■ **Exercices à faire**:
1. D'après l'article sur la libération de Lula, pour quelle raison la Cour suprême du Brésil a-t-elle ouvert la voie à sa remise en liberté ? Répondez en une à trois phrases.
2. Recopiez le passage de l'article sur la libération de Lula qui va de "Condamné le 7" jusqu'à "voies de recours." inclus, en substituant "samedi" à "vendredi".

■ **Extrait fourni**:
Condamné le 7 Avril 2018 à huit ans et dix mois d’emprisonnement pour corruption, l’ancien président brésilien Luiz Inacio Lula da Silva (2003-2010) a été libéré, ce vendredi, après que la veille la Cour Suprême du Brésil ait ouvert la voie à cette remise en liberté au motif qu’en application des dispositions constitutionnelles, personne ne devrait être incarcéré avant épuisement de toutes les voies de recours.
Entériné par six voix contre cinq, l’arrêt rendu jeudi, par la plus haute juridiction du pays, devrait profiter à quelques 5.000 prisonniers outre Lula qui «n’est que l’un d’entre eux» même s’il reste le plus célèbre a tenu à préciser Heloisa Estellita, professeure de droit à la Fondation Getulio-Vargas qui déplore, par ailleurs, le fait que la presse soit «en train de délégitimer ce verdict, crucial pour la consolidation démocratique, en donnant à croire qu’il a été taillé, sur mesure, pour lui (Lula)».
Lula qui a donc quitté ce vendredi soir sa cellule après avoir reçu de très nombreuses marques de soutien de la part des dirigeants latino-américains de gauche, est sorti à pied des locaux de la police fédérale de Curitiba en déclarant, le poing levé et entouré de ses partisans: «Je sors d’ici sans haine et sans rancune» en prenant bien soin de dénoncer, au passage, «la partie pourrie de la Justice qui a voulu (le) criminaliser et criminaliser la gauche».

■ **Données**:
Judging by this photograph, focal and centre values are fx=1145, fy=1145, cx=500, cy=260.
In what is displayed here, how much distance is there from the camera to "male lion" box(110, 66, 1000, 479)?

■ **Réponses finales**:
1. La Cour suprême a ouvert la voie à sa remise en liberté parce qu'en application des dispositions constitutionnelles, personne ne devrait être incarcéré avant épuisement de toutes les voies de recours.

2.
Condamné le 7 Avril 2018 à huit ans et dix mois d’emprisonnement pour corruption, l’ancien président brésilien Luiz Inacio Lula da Silva (2003-2010) a été libéré, ce samedi, après que la veille la Cour Suprême du Brésil ait ouvert la voie à cette remise en liberté au motif qu’en application des dispositions constitutionnelles, personne ne devrait être incarcéré avant épuisement de toutes les voies de recours.